**TRY IT:**
In your copy, include every entry exactly as written but no pictures.

**AVAILABLE DATA:**
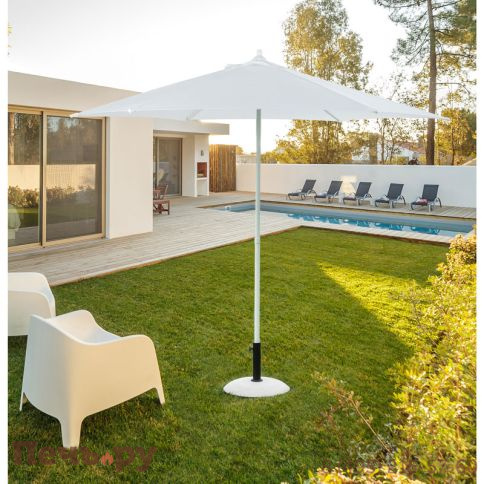 Зонт Верона белый D270 фото 4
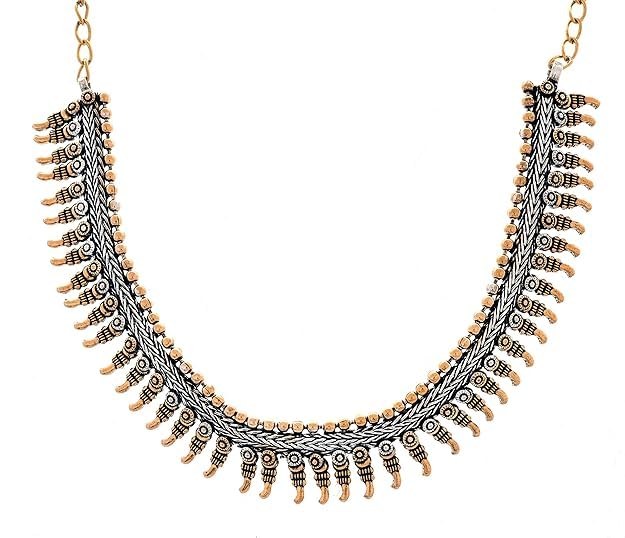 Image of Handicraft Kottage 1gm 22Ct Gold Plated chain with Pandent |latest & Stylish High Gold Plated Celebrity Inspired Gold Chain /Necklace /Jewellery Set /Fashion jewellery for Mens,Womens Girls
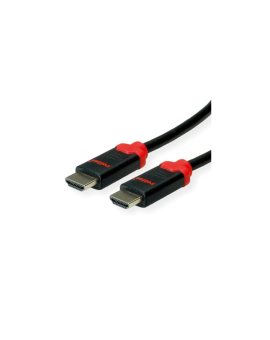 Kabel ROLINE 10K HDMI Ultra High Speed, M/M, czarny, 1,5 m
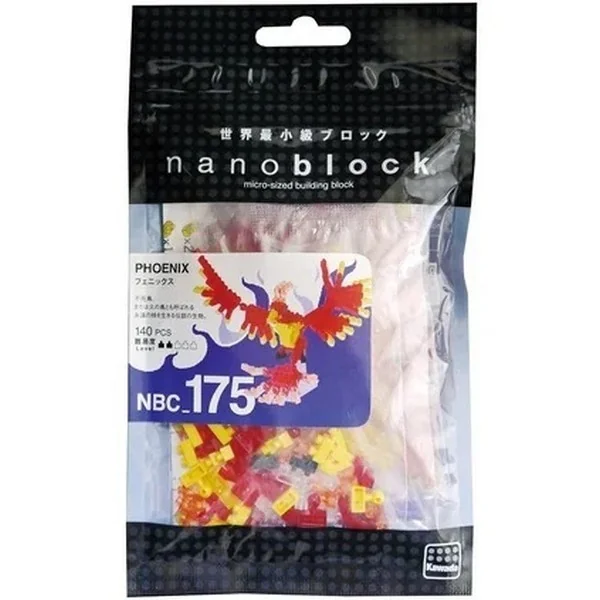 Kawada nanoblock NBC_175 Phoenix 4972825201978 (นาโนบล็อค) image 1 Kawada nanoblock NBC_175 Phoenix 4972825201978 (นาโนบล็อค) image 1
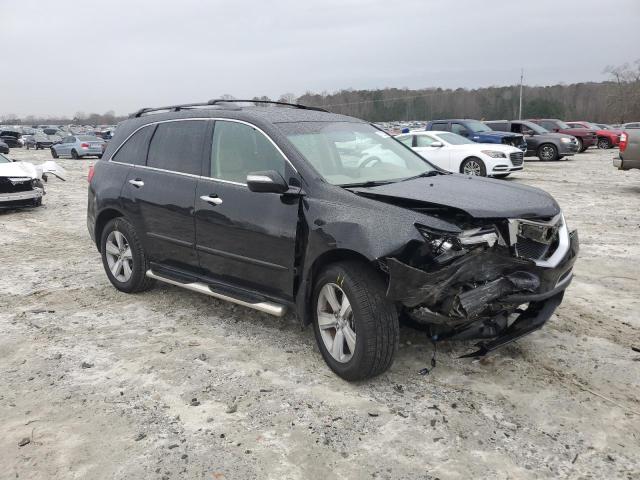 2HNYD2H69BH544310 - 2011 ACURA MDX TECHNOLOGY 黑色 照片 4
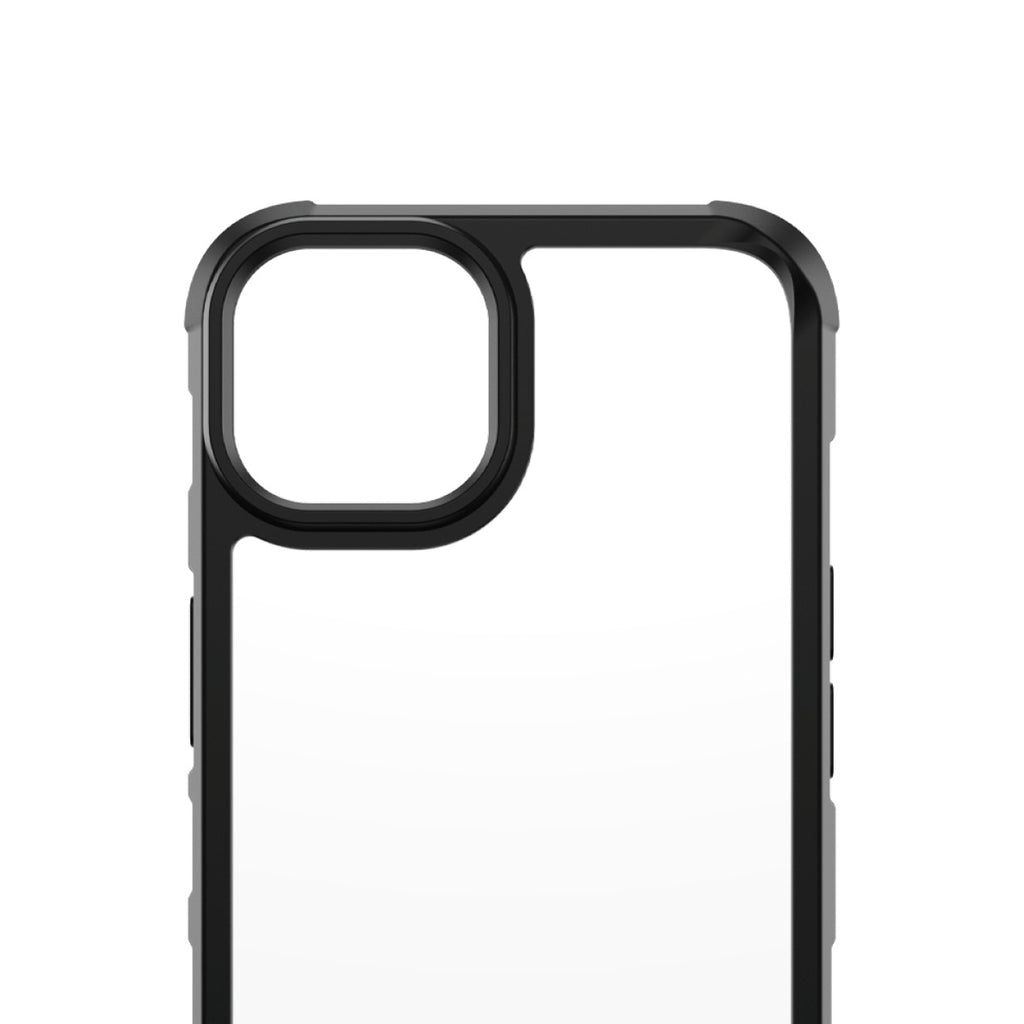 PanzerGlass ClearCase for iPhone 13 (Black Frame)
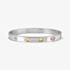 Nomination Pretty Bangles Stainless Steel Multi-Colour Cubic Zirconia Medium Bangle 029532/005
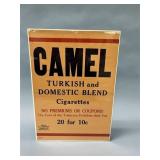 Pre-WWI Camel Cigarettes Paper Sign RJR Archives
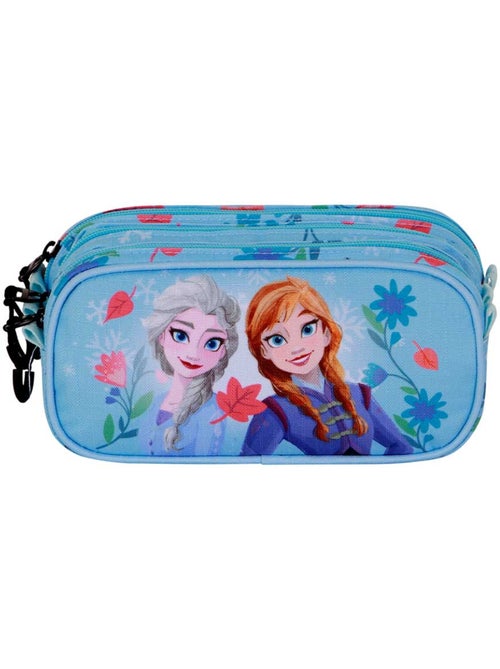 Trousse Trick FAN 2.2 - Disney La Reine des Neiges 2 (Frozen) Heart - Bleu - Taille Unique - Kiabi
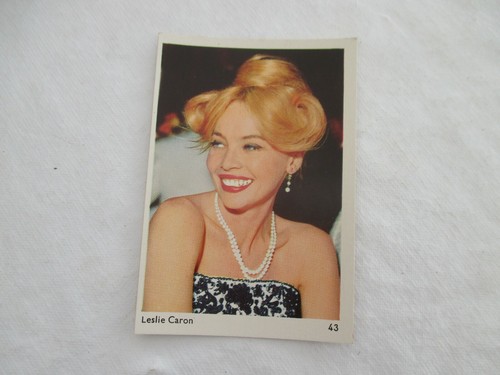 1963 chromokarte 6 cm - 6,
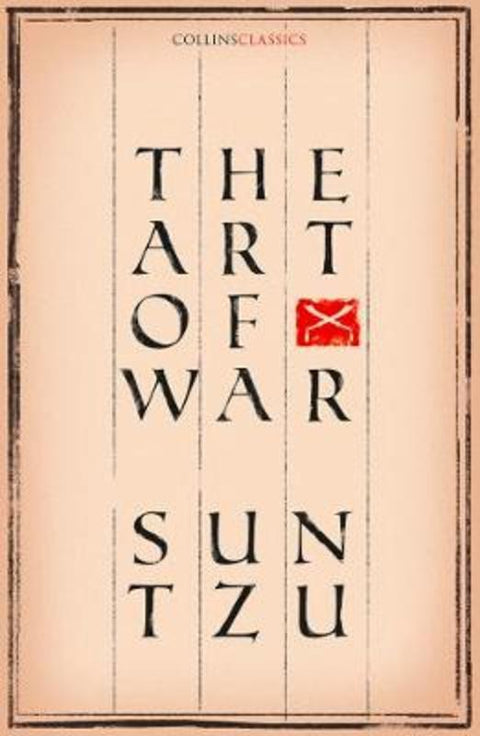 The Art of War by Sun Tzu - 9780008296445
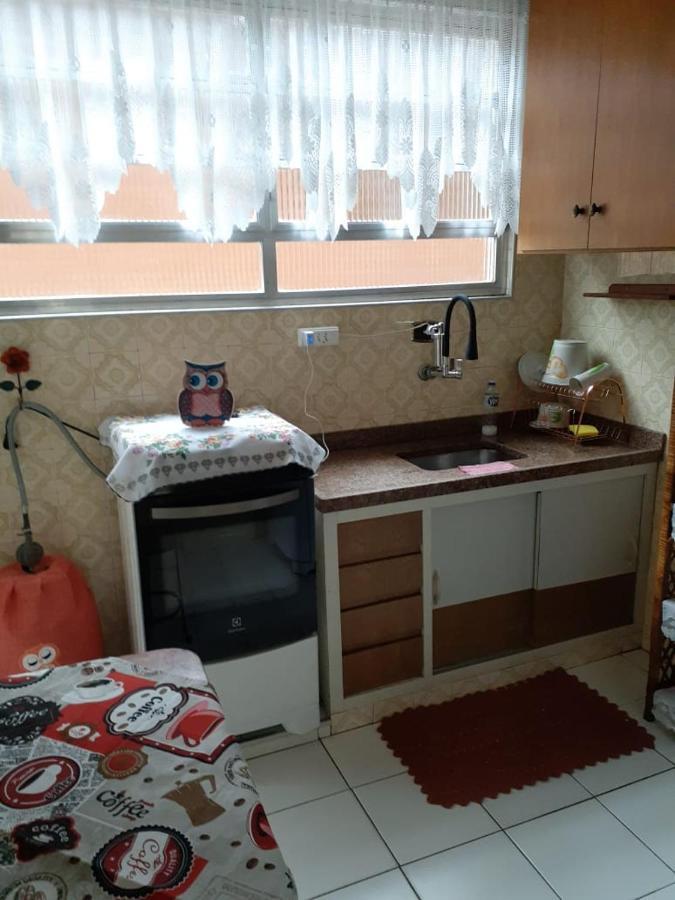 Apartamento Para Temporada Guarujá Dış mekan fotoğraf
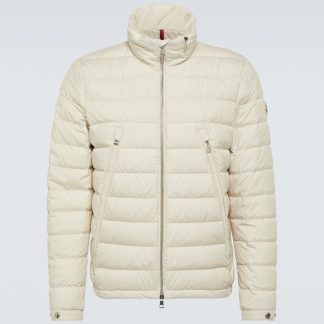 vente en gros de produits de luxe Moncler Doudoune Alfit en beige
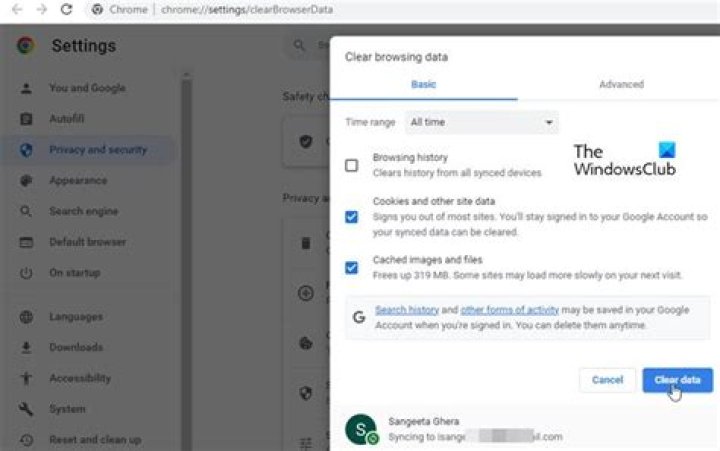 Why might Chrome (inside Electron) suddenly redirect to chrome-error://chromewebdata?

**YOUR SOLUTION:**
 Зонт Верона белый D270 фото 4
 Image of Handicraft Kottage 1gm 22Ct Gold Plated chain with Pandent |latest & Stylish High Gold Plated Celebrity Inspired Gold Chain /Necklace /Jewellery Set /Fashion jewellery for Mens,Womens Girls
 Kabel ROLINE 10K HDMI Ultra High Speed, M/M, czarny, 1,5 m
 Kawada nanoblock NBC_175 Phoenix 4972825201978 (นาโนบล็อค) image 1 Kawada nanoblock NBC_175 Phoenix 4972825201978 (นาโนบล็อค) image 1
 2HNYD2H69BH544310 - 2011 ACURA MDX TECHNOLOGY 黑色 照片 4
 PanzerGlass ClearCase for iPhone 13 (Black Frame)
 Nomination Pretty Bangles Stainless Steel Multi-Colour Cubic Zirconia Medium Bangle 029532/005
 Pre-WWI Camel Cigarettes Paper Sign RJR Archives
 Trousse Trick FAN 2.2 - Disney La Reine des Neiges 2 (Frozen) Heart - Bleu - Taille Unique - Kiabi
 1963 chromokarte 6 cm - 6,
 The Art of War by Sun Tzu - 9780008296445
 Apartamento Para Temporada Guarujá Dış mekan fotoğraf
 vente en gros de produits de luxe Moncler Doudoune Alfit en beige
 Why might Chrome (inside Electron) suddenly redirect to chrome-error://chromewebdata?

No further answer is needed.